#### EXTRAIT DE PAGE
╔══

Les ouvrières de la chapellerie. — Quelle anomalie ! Dans ce métier, comme dans tant d’autres, il n’y a aucun secours à espérer dans la maladie ni dans la vieillesse.

Blanchisseuses de fin. — Journées de 12 heures : salaire 2 fr. 50 à 3 fr. 50, 3 à 4 mois de chômage. Le salaire passe chez le crémier ou le marchand de vin. Deux ans d’apprentissage. Aucune ressource dans le chômage. Travail le dimanche (ce qui afflige les dames patronnesses, c’est moins la perte du repos que la perte des sentiments religieux).

Blanchisseuses à neuf. — L’usage du chlore rend l’ouvrière malade au bout de 3 mois de travail.

L’ouvrière des travaux de mode ou de luxe. — Il faut qu’elle soigne sa toilette, qu’elle soit bien mise, étant constamment en rapport avec nous (les dames patronnesses) dans d’élégants magasins. Ce cadre factice où elle passe ses journées contraste étrangement avec la misère de sa demeure : elle souffre de ce qu’elle n’a pas. Aussi l’immoralité est très générale dans ce milieu de jeunes ouvrières. Leur modique salaire assure à peine leur nourriture ; d’autres ressources leur sont offertes et, à l’heure de la sortie des ateliers chez les couturiers et les couturières à la mode, il est instructif pour un moraliste de voir comment les ouvrières sont attendues et escortées.

Les couturières. — La santé de ces jeunes filles est tellement compromise qu’une sœur de Saint-Vincent-de-Paul d’une des paroisses riches de Paris nous disait : « Lorsque j’apprends le mariage de l’une d’elles je suis à peu près certaine qu’elle ne vivra pas deux ans. » Malades, elles n’ont qu’une ressource, c’est l’hôpital ; vieilles, l’obole de la bienfaisance.

╚══

#### CONSIGNE
Poursuivez le texte sur la condition des ouvrières selon leur métier à partir de sa dernière phrase.

#### DONNÉES ÉTUDIÉES
╔══

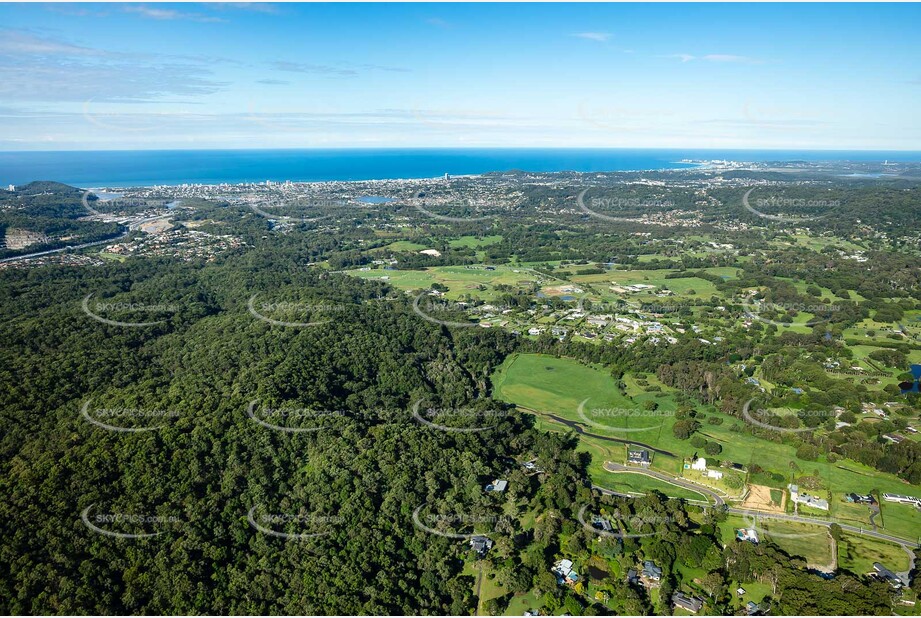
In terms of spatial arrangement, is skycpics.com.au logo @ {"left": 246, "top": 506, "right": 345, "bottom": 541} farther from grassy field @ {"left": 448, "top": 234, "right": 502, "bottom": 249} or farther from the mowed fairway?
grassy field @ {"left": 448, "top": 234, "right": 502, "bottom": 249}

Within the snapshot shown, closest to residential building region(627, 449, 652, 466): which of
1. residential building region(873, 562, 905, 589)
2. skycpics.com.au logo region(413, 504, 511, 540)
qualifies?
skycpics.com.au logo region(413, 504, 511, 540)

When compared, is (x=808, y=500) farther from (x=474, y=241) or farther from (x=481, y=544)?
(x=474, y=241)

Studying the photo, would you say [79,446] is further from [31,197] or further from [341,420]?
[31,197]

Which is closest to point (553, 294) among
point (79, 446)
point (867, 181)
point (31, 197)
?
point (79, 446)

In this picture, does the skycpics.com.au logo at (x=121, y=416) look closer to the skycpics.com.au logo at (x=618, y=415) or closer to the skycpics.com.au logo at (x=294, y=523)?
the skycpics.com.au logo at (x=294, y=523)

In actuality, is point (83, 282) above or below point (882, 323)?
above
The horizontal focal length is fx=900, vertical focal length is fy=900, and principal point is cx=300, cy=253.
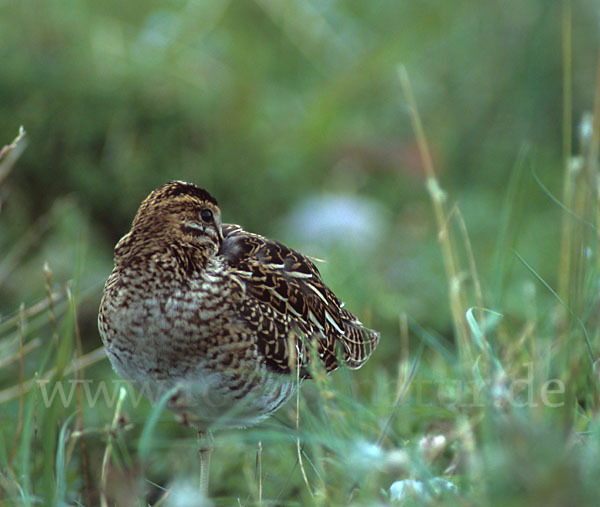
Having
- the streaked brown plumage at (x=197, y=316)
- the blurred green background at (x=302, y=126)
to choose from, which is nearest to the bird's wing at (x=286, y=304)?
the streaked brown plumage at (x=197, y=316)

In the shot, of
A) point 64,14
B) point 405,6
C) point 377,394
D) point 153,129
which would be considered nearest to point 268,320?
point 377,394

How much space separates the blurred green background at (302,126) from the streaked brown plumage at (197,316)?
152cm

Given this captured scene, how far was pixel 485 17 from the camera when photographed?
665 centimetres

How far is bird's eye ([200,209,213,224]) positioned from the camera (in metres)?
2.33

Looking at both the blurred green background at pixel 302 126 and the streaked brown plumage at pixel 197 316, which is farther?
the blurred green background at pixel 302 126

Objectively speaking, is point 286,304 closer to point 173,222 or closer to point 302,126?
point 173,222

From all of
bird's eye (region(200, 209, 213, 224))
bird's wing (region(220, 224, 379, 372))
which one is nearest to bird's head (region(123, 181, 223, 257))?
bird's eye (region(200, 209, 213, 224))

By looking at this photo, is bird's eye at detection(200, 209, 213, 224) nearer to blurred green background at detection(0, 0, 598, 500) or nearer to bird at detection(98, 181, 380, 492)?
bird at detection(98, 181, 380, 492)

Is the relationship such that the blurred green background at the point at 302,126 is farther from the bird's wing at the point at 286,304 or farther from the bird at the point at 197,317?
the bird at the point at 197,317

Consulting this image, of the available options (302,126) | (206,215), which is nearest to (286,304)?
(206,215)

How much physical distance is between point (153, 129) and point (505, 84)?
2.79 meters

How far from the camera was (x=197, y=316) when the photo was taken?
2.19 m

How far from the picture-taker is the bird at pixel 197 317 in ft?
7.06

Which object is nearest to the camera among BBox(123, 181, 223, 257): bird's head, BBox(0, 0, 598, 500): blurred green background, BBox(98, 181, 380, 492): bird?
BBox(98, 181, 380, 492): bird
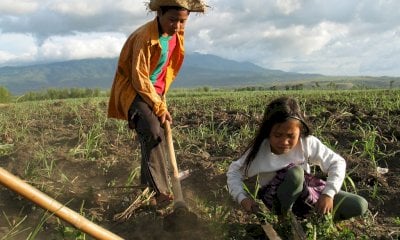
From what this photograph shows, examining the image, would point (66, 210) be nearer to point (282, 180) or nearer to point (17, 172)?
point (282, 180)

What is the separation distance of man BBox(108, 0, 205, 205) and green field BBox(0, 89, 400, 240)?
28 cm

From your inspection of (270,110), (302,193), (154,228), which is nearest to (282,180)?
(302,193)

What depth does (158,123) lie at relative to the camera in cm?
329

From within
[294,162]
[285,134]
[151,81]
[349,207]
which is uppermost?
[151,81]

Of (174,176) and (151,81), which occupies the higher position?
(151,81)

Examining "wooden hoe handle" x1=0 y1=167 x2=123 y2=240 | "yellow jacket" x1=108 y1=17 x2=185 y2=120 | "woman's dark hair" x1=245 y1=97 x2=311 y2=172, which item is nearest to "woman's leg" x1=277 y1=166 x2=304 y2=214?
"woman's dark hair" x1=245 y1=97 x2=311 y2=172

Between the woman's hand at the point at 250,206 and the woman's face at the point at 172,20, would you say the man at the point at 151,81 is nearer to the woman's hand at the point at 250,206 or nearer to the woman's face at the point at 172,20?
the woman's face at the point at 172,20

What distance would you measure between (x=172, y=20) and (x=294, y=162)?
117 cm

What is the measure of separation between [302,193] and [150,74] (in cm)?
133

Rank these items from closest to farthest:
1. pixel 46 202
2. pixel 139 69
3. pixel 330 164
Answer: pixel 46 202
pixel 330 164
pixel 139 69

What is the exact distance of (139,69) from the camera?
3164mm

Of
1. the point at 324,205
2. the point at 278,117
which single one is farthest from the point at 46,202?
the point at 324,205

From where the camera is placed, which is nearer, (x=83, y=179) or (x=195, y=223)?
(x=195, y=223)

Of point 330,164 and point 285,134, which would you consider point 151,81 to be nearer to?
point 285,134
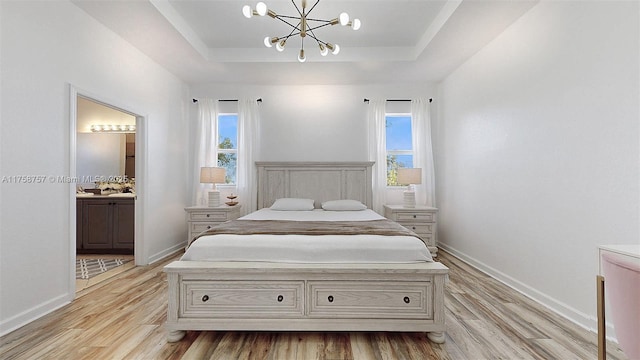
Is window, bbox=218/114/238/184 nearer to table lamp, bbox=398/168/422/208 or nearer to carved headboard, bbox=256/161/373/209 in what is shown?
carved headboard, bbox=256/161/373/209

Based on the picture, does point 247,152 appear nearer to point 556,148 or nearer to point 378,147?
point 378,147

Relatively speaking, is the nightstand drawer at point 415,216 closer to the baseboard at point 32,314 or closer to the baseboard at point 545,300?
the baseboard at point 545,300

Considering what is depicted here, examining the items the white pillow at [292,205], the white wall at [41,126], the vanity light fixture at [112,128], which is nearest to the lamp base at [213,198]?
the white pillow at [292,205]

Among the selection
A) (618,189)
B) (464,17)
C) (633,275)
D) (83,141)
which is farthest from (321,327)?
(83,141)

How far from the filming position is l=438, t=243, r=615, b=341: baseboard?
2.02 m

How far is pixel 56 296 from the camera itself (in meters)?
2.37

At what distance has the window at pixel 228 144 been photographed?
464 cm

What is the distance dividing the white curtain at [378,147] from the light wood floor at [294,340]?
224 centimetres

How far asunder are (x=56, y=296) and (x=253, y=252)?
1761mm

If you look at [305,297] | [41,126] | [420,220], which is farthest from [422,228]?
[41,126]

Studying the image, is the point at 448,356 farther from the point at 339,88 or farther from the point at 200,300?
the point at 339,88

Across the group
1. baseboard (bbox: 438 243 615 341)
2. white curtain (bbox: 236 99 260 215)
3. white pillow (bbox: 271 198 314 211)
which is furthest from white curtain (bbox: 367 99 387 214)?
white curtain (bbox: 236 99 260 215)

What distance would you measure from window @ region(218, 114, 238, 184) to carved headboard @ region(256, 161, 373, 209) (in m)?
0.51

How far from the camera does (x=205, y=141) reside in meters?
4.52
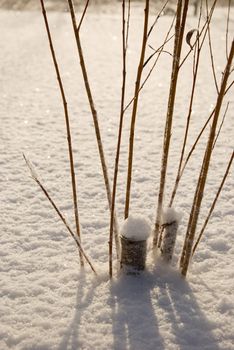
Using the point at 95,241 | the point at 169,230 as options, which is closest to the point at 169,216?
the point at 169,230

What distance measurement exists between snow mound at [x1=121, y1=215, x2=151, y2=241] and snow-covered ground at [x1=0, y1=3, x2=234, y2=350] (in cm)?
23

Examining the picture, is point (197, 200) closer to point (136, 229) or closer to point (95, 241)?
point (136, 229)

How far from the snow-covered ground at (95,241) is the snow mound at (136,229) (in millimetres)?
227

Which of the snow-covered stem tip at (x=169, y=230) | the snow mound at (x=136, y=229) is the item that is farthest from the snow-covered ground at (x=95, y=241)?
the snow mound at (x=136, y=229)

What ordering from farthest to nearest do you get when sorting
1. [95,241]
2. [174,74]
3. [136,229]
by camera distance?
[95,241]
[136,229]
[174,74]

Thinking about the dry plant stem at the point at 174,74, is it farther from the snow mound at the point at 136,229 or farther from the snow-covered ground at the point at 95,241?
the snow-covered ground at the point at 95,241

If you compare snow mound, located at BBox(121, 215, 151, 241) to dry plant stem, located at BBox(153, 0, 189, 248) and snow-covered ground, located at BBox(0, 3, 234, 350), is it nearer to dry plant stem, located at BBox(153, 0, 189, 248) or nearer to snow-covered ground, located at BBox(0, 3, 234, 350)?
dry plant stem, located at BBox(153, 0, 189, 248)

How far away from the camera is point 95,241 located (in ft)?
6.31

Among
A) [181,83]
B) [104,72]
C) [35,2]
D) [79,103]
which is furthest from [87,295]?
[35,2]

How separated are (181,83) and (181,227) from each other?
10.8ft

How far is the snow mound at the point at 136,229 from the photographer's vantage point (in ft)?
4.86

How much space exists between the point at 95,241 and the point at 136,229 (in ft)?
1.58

╚══
╔══

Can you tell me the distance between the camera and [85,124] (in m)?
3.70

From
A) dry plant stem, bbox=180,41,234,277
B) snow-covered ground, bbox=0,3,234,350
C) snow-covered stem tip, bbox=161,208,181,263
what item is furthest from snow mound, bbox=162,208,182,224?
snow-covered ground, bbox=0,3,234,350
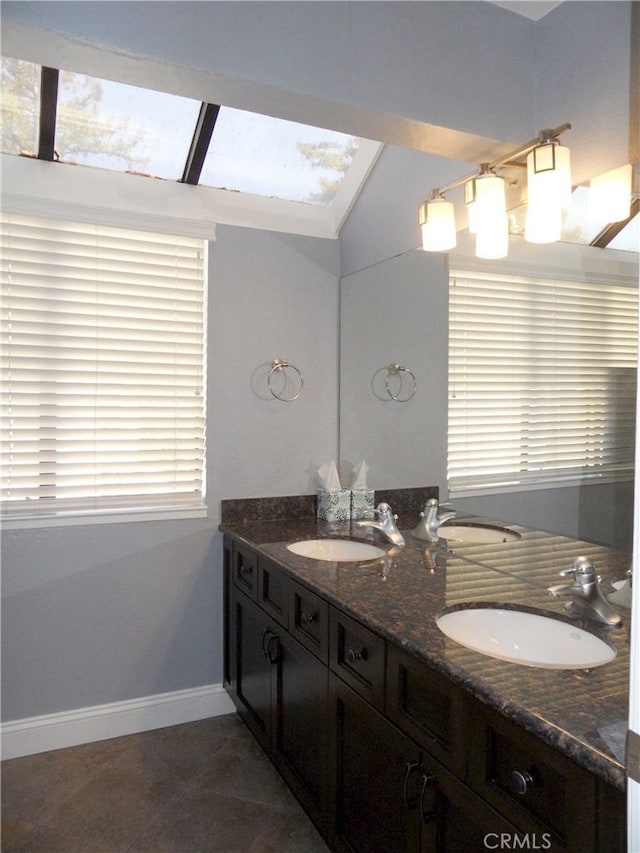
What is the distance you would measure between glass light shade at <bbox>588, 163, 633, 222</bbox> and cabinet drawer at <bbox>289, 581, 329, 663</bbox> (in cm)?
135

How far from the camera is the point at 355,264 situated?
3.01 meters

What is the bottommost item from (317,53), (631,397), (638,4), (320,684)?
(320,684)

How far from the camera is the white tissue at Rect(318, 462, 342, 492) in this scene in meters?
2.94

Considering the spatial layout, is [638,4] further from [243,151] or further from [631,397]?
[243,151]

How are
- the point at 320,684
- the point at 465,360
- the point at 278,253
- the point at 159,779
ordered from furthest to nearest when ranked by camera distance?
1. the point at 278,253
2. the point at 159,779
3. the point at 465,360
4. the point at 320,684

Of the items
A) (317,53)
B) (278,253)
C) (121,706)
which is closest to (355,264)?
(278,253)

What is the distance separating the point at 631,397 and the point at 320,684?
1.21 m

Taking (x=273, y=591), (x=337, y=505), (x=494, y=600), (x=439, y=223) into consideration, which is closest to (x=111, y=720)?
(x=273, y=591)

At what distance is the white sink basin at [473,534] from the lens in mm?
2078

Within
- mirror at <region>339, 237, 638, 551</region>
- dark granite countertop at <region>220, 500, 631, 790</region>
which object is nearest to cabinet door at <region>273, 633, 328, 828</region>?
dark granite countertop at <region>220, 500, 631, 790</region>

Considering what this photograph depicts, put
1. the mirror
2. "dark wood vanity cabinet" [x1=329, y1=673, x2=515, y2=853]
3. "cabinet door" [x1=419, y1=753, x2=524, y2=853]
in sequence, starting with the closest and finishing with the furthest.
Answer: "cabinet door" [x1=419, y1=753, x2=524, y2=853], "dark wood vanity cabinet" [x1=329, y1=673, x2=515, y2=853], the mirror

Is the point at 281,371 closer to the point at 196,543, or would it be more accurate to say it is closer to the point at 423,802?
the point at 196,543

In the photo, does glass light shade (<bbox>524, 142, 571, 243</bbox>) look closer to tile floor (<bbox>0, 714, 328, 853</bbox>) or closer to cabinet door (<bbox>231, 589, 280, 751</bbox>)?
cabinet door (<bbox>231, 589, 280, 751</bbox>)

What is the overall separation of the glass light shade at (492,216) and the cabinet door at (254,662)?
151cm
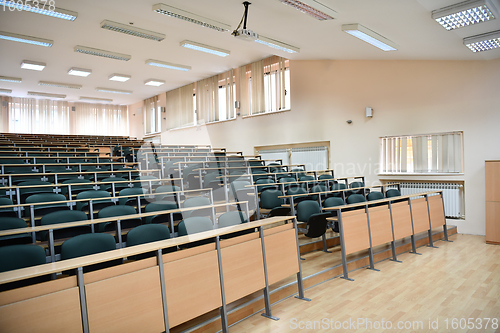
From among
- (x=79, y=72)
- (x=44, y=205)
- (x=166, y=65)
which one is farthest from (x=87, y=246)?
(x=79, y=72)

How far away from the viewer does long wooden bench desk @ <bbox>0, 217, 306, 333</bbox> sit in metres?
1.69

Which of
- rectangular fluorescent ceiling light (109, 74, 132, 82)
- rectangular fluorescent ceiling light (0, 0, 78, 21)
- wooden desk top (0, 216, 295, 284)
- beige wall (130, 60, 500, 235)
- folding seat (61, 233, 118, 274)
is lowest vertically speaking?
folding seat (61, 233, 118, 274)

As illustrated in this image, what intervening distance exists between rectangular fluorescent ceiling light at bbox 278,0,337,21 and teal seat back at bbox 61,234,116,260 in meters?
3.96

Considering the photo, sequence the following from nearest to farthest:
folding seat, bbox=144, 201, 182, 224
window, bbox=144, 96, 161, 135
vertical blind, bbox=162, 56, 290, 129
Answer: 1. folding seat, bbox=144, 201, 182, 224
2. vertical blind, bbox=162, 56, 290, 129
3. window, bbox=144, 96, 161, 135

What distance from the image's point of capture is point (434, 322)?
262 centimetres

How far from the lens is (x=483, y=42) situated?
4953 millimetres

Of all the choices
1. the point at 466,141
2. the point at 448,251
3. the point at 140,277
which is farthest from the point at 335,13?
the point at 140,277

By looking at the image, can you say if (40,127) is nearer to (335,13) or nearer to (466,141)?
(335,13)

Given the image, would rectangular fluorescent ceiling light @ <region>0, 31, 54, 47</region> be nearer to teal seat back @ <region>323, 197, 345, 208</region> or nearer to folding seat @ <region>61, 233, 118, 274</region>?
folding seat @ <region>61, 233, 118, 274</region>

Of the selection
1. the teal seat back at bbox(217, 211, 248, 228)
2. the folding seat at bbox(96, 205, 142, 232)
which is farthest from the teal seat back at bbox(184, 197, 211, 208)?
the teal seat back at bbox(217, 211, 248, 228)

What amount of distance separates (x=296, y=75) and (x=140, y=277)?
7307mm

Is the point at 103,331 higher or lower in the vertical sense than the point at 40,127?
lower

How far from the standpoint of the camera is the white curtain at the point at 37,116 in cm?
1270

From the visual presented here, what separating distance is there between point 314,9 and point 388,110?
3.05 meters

╚══

#### RÉPONSE RÉDIGÉE
Polisseuses de bijoux. — La grande fatigue dans ce métier et pour la vue, qui s’y use vite. Dans ce métier comme dans tous les autres, la misère et l’hôpital pour avenir.

Bijouterie en faux. — Même absence de ressources dans le chômage, la maladie et la vieillesse ; toujours l’abandon et la misère. C’est terrible (disent les dames patronnesses des Cercles catholiques) de trouver ce refrain comme conclusion à toutes nos enquêtes ; cela fait mal à constater.

Fabrique d’enveloppes en papier. — 12 heures de travail journalier ; de 7 heures à 7 heures du soir. 1 heure de chemin pour venir à la fabrique, ce qui fait que l’ouvrière est hors de chez elle depuis 6 heures du matin jusqu’à 8 heures du soir ; elle fait 14 heures d’absence. Elle n’a donc à elle et pour son ménage que 10 heures sur 24. Malade ou vieillie, la société n’a que faire de cette femme ; d’autres sollicitent son modique salaire (1 fr. 75 ou 2 francs aux pièces) et sont bientôt hors d’état de le gagner, car la santé ne saurait résister à de tels abus. La roue de la production tourne toujours, entassant ses victimes.